3. Plank: Lie face down on mat resting on the forearms, palms flat on the floor. Push off the floor, raising up onto toes and resting on the elbows. Keep your back flat, in a straight line from head to heels. Tilt your pelvis and contract your abdominals to prevent your rear from sticking up in the air or sagging in the middle. Hold for 20 to 60 seconds, lower and repeat for 3-5 reps.
4. Bicycle: Lie on the floor and lace your fingers behind your head. Bring the knees in towards the chest and lift the shoulders blades off the floor without pulling on the neck. Straighten the left leg out while simultaneously turning the upper body to the right, taking the left elbow towards the right knee. Switch sides, bringing the right elbow towards the left knee. Continue alternating sides in a ‘pedaling’ motion for 1-3 sets of 12-16 reps.
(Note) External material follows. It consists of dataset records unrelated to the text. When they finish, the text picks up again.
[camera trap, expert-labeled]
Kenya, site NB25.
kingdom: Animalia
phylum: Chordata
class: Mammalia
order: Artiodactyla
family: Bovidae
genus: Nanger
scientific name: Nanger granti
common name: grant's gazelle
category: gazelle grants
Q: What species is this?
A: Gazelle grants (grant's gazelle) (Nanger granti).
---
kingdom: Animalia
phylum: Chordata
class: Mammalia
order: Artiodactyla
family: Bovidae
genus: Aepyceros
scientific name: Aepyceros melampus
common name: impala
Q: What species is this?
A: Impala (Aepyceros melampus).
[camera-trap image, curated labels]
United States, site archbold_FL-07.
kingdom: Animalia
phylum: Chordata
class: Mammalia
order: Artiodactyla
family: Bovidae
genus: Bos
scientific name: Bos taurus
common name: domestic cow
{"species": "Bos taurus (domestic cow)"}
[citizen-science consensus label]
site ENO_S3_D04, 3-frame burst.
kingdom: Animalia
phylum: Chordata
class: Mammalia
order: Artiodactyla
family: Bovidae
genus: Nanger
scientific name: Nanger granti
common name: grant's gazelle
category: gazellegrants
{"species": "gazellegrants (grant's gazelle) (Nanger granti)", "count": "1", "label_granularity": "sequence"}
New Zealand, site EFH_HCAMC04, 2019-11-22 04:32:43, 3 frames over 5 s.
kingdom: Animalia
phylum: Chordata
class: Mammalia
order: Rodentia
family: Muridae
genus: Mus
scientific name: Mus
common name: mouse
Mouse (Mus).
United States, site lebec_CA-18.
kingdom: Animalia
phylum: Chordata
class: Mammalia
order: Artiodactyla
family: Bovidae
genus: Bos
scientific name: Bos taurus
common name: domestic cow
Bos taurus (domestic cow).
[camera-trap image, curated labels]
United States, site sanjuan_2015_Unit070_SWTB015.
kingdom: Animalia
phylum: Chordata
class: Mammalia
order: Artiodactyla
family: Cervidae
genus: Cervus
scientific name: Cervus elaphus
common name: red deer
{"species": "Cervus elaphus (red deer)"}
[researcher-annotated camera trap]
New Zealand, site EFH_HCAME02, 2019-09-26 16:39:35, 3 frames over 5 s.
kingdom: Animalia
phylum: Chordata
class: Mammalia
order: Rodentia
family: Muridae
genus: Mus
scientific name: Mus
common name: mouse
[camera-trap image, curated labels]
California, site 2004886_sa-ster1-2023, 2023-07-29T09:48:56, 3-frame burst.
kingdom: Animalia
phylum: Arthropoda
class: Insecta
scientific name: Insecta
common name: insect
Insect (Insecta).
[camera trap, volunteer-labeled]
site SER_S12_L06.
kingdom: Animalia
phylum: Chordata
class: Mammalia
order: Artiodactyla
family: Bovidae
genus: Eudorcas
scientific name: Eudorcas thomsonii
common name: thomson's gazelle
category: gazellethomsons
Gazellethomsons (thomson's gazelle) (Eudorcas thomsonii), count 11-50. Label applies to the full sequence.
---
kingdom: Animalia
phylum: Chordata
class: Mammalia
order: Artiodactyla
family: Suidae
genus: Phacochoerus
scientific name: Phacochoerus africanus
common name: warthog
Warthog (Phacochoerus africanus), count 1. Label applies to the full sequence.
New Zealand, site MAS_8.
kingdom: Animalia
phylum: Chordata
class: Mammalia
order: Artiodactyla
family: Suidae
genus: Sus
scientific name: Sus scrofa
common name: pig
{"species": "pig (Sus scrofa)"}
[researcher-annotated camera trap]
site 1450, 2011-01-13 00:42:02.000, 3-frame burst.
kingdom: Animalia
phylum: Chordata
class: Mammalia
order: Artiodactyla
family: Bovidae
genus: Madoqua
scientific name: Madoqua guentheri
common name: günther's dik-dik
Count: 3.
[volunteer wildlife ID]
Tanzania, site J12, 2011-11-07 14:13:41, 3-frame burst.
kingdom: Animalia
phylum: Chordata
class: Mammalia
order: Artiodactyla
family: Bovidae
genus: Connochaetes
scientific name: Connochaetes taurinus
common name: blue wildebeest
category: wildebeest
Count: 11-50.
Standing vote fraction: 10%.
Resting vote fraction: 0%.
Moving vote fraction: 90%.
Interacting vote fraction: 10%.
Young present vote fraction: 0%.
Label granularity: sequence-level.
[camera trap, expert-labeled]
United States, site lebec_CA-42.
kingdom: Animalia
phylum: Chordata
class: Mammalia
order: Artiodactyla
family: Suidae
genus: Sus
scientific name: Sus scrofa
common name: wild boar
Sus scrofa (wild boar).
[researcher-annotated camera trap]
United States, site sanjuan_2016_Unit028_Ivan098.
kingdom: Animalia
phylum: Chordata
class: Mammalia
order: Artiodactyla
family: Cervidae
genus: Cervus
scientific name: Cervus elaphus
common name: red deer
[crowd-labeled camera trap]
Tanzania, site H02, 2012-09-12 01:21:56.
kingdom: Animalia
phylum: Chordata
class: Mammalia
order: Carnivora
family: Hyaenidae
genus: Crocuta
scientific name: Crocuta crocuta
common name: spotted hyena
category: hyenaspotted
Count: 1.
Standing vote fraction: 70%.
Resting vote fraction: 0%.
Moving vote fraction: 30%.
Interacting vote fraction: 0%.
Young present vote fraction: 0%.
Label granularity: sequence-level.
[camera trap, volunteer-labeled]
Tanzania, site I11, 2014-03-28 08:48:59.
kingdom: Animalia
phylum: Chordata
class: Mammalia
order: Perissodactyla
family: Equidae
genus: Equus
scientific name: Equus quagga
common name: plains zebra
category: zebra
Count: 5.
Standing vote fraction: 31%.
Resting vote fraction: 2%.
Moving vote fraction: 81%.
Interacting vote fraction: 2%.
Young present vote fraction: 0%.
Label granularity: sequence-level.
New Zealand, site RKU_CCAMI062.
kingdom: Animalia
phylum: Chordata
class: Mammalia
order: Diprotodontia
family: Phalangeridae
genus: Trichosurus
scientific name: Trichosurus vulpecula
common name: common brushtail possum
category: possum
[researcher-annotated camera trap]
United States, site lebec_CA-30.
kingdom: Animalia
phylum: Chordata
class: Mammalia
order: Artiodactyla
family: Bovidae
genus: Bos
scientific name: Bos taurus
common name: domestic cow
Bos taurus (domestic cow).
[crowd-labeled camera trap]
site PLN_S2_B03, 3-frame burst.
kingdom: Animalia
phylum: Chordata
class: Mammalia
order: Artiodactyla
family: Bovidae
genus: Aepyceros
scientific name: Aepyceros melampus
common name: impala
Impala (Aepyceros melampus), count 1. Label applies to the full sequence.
5. Crunch: Lie down on the floor on your back and bend your knees, placing your hands behind your head or across your chest. Pull your belly button towards your spine, and flatten your lower back against the floor. Slowly contract your abdominals, bringing your shoulder blades about one or two inches off the floor. Exhale as you come up and keep you neck straight, chin up. Hold at the top of the movement for a few seconds, breathing continuously. Slowly lower back down, but don’t relax all the way. Repeat for 15 to 20 repetitions with perfect form for each rep.
Ab 101: Always make sure the abdominal wall is flat as to not build the muscle out, creating a pooch.